A longo
prazo, será produtivo pensar na colaboração desta dupla de uma
forma mais analisada. Tentar compreender como é que atingem uma
fórmula de fundação sólida tal que a factura dos seus livros não
pode ser considerada do ponto de vista de uma “história com
desenhos” nem de “desenhos historiados”. Todos os factores
contam na sua estruturação prístina, inconsútil, enquanto banda
desenhada. A leoa é uma biografia da escritora
dinamarquesa Karen Blixen, autora da famosa autobiografia África
Minha (graças igualmente ao filme de Sydney Pollack de 1985), A
festa de Babette, e de Contos e Inverno. Uma biografia que
vai além desses instrumentos, pra devolver uma vida profunda,
imaginativa e vivida dessa personagem. (Mais)

# # # #

## O que fazer
a) No excerto do texto, de que escritora é A leoa uma biografia?
b) Identifica todas as linhas dos registos que contêm a palavra "located" e copia-as.

# # # #

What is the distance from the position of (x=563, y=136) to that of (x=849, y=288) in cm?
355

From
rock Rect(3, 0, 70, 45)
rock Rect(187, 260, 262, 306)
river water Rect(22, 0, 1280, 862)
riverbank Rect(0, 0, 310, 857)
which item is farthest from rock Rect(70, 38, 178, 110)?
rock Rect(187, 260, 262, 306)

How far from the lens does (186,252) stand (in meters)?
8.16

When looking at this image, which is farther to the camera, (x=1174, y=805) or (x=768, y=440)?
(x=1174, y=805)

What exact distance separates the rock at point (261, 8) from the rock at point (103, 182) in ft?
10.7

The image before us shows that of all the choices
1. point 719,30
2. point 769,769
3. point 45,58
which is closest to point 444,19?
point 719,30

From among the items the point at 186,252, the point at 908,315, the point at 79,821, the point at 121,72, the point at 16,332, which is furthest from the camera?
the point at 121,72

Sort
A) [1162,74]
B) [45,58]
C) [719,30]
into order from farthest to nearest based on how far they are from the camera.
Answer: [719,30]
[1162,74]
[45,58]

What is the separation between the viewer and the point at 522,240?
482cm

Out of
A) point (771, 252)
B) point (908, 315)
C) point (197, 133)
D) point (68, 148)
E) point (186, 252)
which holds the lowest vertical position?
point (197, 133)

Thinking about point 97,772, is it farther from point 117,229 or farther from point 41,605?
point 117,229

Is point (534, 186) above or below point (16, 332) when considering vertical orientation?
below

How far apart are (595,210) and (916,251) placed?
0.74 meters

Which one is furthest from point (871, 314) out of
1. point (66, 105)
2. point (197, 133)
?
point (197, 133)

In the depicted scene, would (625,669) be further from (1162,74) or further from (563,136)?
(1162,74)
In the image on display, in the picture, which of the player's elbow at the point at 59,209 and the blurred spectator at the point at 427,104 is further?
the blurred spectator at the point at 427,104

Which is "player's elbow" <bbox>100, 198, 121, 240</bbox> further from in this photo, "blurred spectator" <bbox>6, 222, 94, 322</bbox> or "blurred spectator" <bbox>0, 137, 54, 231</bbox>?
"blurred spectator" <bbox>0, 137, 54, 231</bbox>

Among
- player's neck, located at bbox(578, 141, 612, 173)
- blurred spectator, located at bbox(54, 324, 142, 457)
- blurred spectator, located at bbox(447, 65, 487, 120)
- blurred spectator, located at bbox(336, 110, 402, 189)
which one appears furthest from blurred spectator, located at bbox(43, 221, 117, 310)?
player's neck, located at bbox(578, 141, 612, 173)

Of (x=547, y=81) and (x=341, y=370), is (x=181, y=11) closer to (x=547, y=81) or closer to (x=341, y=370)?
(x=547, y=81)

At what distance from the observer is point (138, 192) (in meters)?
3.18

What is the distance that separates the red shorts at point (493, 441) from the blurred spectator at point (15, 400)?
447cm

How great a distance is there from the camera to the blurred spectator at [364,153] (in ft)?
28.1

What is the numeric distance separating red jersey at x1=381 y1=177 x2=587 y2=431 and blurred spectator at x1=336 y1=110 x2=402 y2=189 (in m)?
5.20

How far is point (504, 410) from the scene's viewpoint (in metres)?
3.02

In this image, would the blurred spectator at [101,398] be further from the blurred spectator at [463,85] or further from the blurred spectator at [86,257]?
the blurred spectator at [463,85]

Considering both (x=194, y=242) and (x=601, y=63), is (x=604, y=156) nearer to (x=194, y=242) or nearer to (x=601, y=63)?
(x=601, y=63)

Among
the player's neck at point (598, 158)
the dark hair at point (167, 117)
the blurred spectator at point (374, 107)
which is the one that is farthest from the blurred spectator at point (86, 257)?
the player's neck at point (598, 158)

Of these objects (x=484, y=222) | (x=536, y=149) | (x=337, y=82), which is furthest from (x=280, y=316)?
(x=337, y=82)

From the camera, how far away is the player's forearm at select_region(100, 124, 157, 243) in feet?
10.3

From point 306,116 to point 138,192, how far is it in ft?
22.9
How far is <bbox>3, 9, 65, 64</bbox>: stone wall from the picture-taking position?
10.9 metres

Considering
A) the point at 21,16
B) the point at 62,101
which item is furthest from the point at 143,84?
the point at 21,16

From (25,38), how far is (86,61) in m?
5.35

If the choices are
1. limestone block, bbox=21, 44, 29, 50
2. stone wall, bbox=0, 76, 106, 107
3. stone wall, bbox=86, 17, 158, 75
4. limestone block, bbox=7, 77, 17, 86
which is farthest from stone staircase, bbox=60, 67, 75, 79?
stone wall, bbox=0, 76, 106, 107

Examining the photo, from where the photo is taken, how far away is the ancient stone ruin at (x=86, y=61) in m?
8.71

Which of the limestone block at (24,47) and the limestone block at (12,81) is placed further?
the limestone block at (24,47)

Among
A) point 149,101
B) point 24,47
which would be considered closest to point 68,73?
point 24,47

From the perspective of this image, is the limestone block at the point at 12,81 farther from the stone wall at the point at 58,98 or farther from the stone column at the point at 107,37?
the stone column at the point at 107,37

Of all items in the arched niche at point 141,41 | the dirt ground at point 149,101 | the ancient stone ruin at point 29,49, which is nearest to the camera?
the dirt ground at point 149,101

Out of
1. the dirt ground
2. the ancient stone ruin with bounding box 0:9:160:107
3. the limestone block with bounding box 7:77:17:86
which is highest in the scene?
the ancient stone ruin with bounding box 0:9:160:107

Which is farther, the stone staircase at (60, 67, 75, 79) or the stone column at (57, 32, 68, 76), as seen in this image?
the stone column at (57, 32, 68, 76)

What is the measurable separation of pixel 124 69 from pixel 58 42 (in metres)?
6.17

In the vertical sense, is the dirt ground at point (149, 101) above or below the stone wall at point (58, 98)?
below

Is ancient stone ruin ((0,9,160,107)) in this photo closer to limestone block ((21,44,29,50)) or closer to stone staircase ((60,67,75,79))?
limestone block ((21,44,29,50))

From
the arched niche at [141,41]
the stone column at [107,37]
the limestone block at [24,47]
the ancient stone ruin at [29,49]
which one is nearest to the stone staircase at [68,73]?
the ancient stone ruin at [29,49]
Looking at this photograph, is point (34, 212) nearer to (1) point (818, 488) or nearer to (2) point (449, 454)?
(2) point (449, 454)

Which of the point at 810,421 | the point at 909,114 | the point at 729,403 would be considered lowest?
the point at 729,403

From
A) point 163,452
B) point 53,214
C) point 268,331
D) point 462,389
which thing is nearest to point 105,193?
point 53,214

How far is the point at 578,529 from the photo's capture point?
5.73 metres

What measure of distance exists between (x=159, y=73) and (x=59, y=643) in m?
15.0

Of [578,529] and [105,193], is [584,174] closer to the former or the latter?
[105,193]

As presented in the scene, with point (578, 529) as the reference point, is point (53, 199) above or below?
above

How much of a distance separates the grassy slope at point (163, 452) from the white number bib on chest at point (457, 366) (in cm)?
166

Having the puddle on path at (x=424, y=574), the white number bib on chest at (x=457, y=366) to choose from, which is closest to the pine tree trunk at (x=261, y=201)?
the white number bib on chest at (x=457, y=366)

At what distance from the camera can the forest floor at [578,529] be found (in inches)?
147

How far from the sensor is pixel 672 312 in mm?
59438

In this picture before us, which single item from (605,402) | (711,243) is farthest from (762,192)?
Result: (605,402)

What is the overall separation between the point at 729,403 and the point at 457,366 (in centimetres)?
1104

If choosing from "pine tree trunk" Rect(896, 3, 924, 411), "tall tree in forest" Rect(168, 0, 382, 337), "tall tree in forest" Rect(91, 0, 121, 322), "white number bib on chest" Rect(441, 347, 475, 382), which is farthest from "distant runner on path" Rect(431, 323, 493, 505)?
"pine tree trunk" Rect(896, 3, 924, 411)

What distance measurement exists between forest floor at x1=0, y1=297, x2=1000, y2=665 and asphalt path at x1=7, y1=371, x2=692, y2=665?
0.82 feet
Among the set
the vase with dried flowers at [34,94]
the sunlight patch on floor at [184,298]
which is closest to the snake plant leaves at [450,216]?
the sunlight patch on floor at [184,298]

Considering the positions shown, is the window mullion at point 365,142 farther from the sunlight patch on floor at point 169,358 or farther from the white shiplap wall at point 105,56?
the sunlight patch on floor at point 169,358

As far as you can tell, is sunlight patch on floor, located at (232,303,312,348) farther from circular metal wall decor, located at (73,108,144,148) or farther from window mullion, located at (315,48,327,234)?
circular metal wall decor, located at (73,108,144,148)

# # # #

## Respostas
a) Da escritora dinamarquesa Karen Blixen.

b)
- player's neck, located at bbox(578, 141, 612, 173)
- blurred spectator, located at bbox(54, 324, 142, 457)
- blurred spectator, located at bbox(447, 65, 487, 120)
- blurred spectator, located at bbox(336, 110, 402, 189)
which one appears furthest from blurred spectator, located at bbox(43, 221, 117, 310)?
player's neck, located at bbox(578, 141, 612, 173)
As far as you can tell, is sunlight patch on floor, located at (232,303,312,348) farther from circular metal wall decor, located at (73,108,144,148) or farther from window mullion, located at (315,48,327,234)?
circular metal wall decor, located at (73,108,144,148)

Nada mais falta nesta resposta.